My impression is that (at least for Latin American Spanish) when the same vowel is at the end of one word and beginning of the next, they do blend together like that.
I agree. The same phonological process occurs in French, but this is marked by conjoining the article to the following word; for example, in French you write "l'araignée" (the spider) instead of "la araignée".
We do the same in English. We don't change the spelling to join the words together, but the vowel sounds blend and aren't heard unless they're spoken slowly.
Actually you have to listen closely, because it sounds a bit like orange to me...
In spanish when a word ends with a vowel and the next word starts with the same vowel then while pronouncing you merge it
So "una arana" would sound "unarana"
yeah, I know. Is this normal for it to sound like that, or is it just the robot tripping us up?
It is normal to smoosh the vowels into a slightly elongated sound like that. You just have to remember that when a word ends in -a, it is usually feminine, especially in the early lessons.
what if its a male spider? we always use Una (feminine gender) for araña? like there is gato (male cat) and gata (female cat) what about other animals?

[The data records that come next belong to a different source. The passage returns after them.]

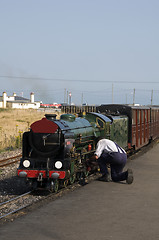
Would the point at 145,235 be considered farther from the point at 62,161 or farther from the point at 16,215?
the point at 62,161

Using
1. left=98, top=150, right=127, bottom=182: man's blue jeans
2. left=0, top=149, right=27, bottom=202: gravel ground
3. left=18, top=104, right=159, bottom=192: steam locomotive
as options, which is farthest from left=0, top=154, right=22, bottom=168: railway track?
left=98, top=150, right=127, bottom=182: man's blue jeans

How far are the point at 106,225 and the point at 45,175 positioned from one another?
3866mm

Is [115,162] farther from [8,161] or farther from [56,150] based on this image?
[8,161]

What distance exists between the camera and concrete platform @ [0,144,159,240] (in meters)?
6.41

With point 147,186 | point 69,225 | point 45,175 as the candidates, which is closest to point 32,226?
point 69,225

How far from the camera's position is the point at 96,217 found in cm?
754

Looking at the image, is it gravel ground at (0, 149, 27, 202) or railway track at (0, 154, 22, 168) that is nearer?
gravel ground at (0, 149, 27, 202)

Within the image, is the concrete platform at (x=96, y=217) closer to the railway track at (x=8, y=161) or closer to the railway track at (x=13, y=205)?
the railway track at (x=13, y=205)

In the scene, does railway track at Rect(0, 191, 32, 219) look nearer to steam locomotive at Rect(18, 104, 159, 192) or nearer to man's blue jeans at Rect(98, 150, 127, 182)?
steam locomotive at Rect(18, 104, 159, 192)

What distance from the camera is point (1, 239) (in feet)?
20.2

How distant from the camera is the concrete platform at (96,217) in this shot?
21.0 feet

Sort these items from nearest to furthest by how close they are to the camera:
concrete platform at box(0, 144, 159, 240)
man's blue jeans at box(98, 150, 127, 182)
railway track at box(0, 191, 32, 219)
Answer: concrete platform at box(0, 144, 159, 240)
railway track at box(0, 191, 32, 219)
man's blue jeans at box(98, 150, 127, 182)

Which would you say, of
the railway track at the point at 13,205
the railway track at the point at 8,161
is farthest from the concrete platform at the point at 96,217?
the railway track at the point at 8,161

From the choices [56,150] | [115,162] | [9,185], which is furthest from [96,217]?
[9,185]
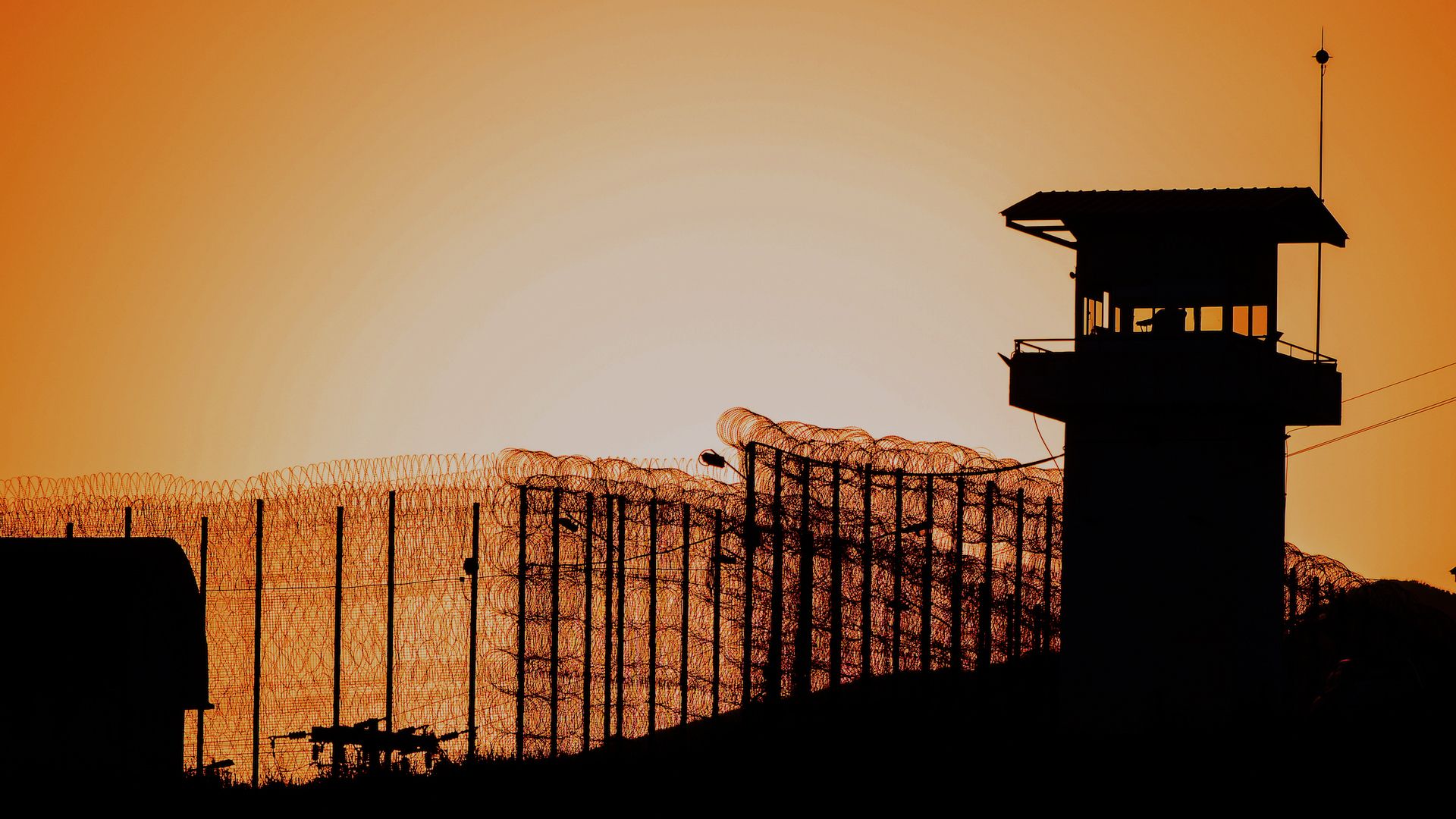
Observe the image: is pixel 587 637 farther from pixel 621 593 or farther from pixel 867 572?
pixel 867 572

Una araña is always used regardless its gender, "un araña" doesn't exist.
Un caballo (a horse) is always male. A 'female horse' is called "Yegua".

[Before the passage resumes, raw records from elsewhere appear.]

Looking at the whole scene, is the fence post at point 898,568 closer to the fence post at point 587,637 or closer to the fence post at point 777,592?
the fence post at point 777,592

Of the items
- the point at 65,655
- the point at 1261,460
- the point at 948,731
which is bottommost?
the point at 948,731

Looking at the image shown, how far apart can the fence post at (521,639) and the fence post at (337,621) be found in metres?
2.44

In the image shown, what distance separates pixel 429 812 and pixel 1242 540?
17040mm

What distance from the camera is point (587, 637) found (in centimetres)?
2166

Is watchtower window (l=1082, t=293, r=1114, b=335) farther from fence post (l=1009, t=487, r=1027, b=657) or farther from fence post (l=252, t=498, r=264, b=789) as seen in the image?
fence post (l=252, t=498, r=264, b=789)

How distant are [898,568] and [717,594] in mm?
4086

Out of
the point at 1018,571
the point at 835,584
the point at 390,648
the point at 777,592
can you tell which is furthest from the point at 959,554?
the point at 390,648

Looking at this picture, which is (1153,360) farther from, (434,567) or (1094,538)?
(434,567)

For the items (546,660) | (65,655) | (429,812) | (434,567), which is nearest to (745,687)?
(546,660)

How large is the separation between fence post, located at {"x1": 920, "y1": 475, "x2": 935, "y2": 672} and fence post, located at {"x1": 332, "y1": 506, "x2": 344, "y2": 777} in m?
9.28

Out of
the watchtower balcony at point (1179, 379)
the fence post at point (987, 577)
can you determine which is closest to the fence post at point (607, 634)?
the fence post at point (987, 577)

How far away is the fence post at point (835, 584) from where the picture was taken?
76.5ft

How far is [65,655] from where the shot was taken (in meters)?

La vaca, el toro (the cow, the bull).
I don't know what about you guys, but I rarely look if it is a male spider or a female spider when I see it.

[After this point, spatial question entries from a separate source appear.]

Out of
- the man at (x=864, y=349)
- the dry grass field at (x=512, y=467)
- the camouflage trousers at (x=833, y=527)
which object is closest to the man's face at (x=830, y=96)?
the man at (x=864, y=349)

I can immediately tell with a black widow. Also with the green spider on my windowsill that was so pregnant, her back legs could not touch the sill. Bleccch!
I just read a rule saying that if a feminine noun starts with 'a'm then the article associated with it should be 'el' or 'un'. Why isn't this rule followed here?
I did a bit more investigation on this. It turns out that the change to "el" and "un" happen only if the first syllable of the noun has the pronunciational accent. So, we get el agua/la araña, un águila/una audiencia, and so on.
Note also that the plural form is always "las" for feminine nouns, because the ending -s breaks up the series of vowels: Las aguas, las almas, etc. An intervening adjective can break it up, too: La pura agua.
Thanks, that's a very subtle distinction!
Oh gosh scary. Scary. I just saw a spider in my room and crushed it. I don't need to flare up my paranoia
In a previous question, "the water" came up and despite people thinking that because water (agua) is feminine and should be "la agua" it's not (el agua). A reason for this was given by another user that it's to do with the sound of a word ending with 'a' and starting with it (a apple vs an apple) why is the same not true here? :(
From what I can tell if a word ends in "a" the word describing it (una/la) will be feminine
Un is masculine and una is feminine. I believe they both mean a or an. Its according to your sentence in English. In English would you say, a apple or an apple? I don't think this matters in Spanish; as long as you use the correct gender. Correct me if I am wrong anyone.
How do I translate the sentence "This male spider is the last of it's species still alive" in Spanish?
"Esta araña macho es el último de la misma de las especies sigue vivo." Macho means male or masculine.
Okay I get it but how do I write "The male spider"? Do I write "La macho arana"?
To everyone who thought "una arana" sounded like "un naranja": I'm pretty sure you would not be learning how to say "an orange" in the animals section.
Well, the translation it gave me was spider or scratch, so why wasn't scratch right?